Recess is the only way to go along with under counter lites.

BJD


----------



## Glasshousebltr (Feb 9, 2004)

He was a cute little whipper snapper, but he's been missing since somebody fixed the drain.

Bob


----------



## hauoli63 (Aug 15, 2005)

Ewwww ... somebody needs to scrub that tub!!!!


----------



## Glasshousebltr (Feb 9, 2004)

Scrub?.....Na, I think that tubs gota come out.

Bob


----------



## ABA Const (Mar 6, 2004)

i wish i had taken more pics of past work i have done. there is a just a few that i have right now hope that gives you an idear


----------



## Woodcrafter74 (Oct 5, 2005)

Not sure how much space you're dealing with, but in small spaces I like to add some visual interest in the floor tile design--certainly adds more labor, but I think it's worth it.


----------



## Woodcrafter74 (Oct 5, 2005)

ABA,
I like the bathroom work (pic 4).
What is the countertop material in pics 5 & 6? It looks like 12x12 posilished granite. But what are you using on the edges?


----------



## R&D Tile (Apr 5, 2005)

Mine.


----------



## R&D Tile (Apr 5, 2005)

Some more.


----------



## R&D Tile (Apr 5, 2005)

Ah heck, a few more.:clap:


----------



## ABA Const (Mar 6, 2004)

Woodcrafter74 said:


> ABA,
> I like the bathroom work (pic 4).
> What is the countertop material in pics 5 & 6? It looks like 12x12 posilished granite. But what are you using on the edges?


thanks on the bathroom the customer said they did not care what i did just get creative and do whatever i wanted that was one of 3 bathrooms i did in that house. all of them different that one was noche tumbled and acid washed travertine with some listelles it was just something sitting around the shop. 
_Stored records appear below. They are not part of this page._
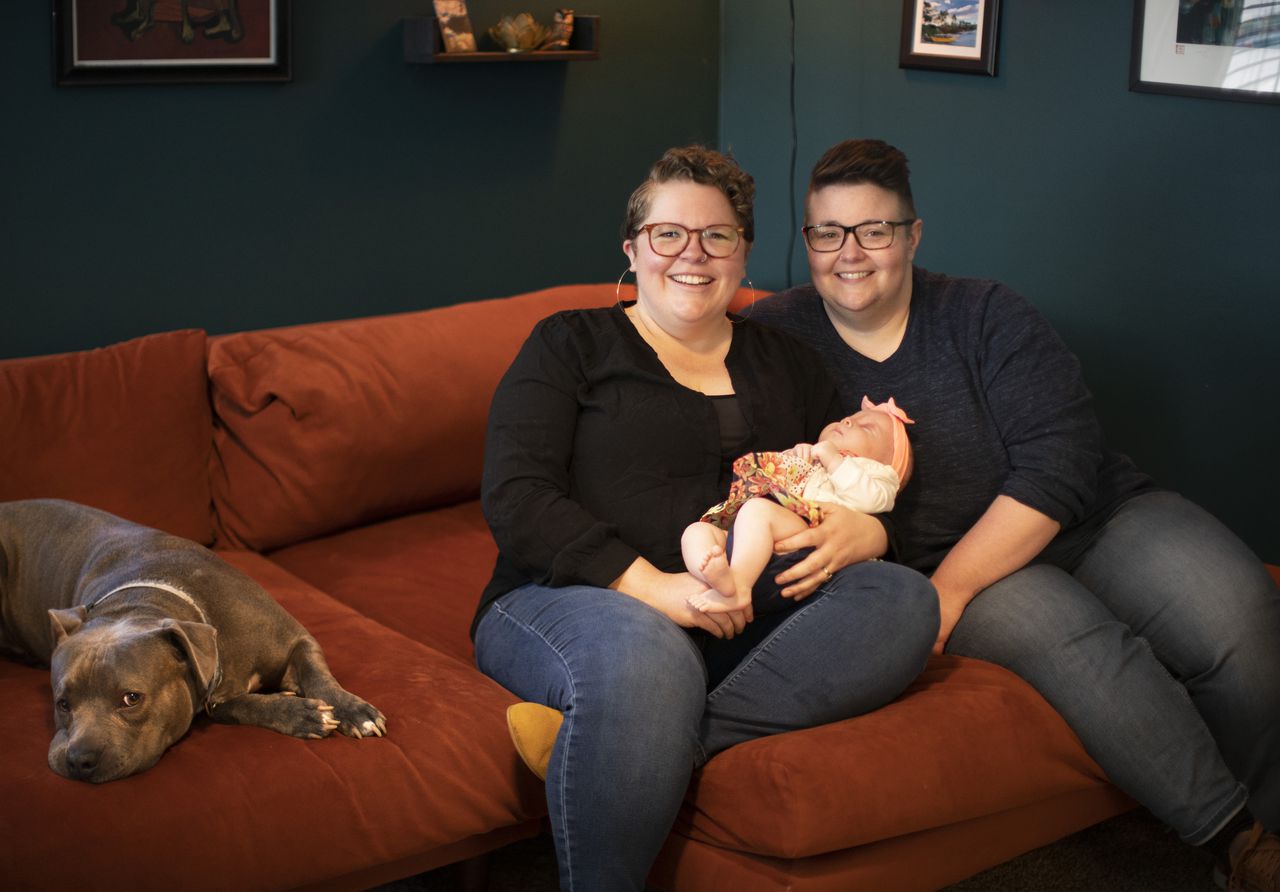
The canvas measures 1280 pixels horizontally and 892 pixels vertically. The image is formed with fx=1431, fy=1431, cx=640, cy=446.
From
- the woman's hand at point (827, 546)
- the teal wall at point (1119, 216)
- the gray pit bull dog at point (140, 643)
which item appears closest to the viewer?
the gray pit bull dog at point (140, 643)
yes in pic 5 and 6 it is 12x12 absolute black granite tiles with edges pieces. it is one of the products that i have found at one of my suppliers it is 2" wide and has a 3/8" edge to match the tile on the one side and then a build up of 3/4" with a beveled edge on the overhang which gives it more of a standard slab feeling pretty cool product about it comes in 25" lengths for 19.99


----------



## R&D Tile (Apr 5, 2005)

http://bedrockcreations.net/


----------



## JustRightCo (Feb 20, 2006)

I'm really glad everyone is posting rather quickly, 

*Tom* nice job again on those soffits. Yeah bathroom pic are hard to get good detail and angle.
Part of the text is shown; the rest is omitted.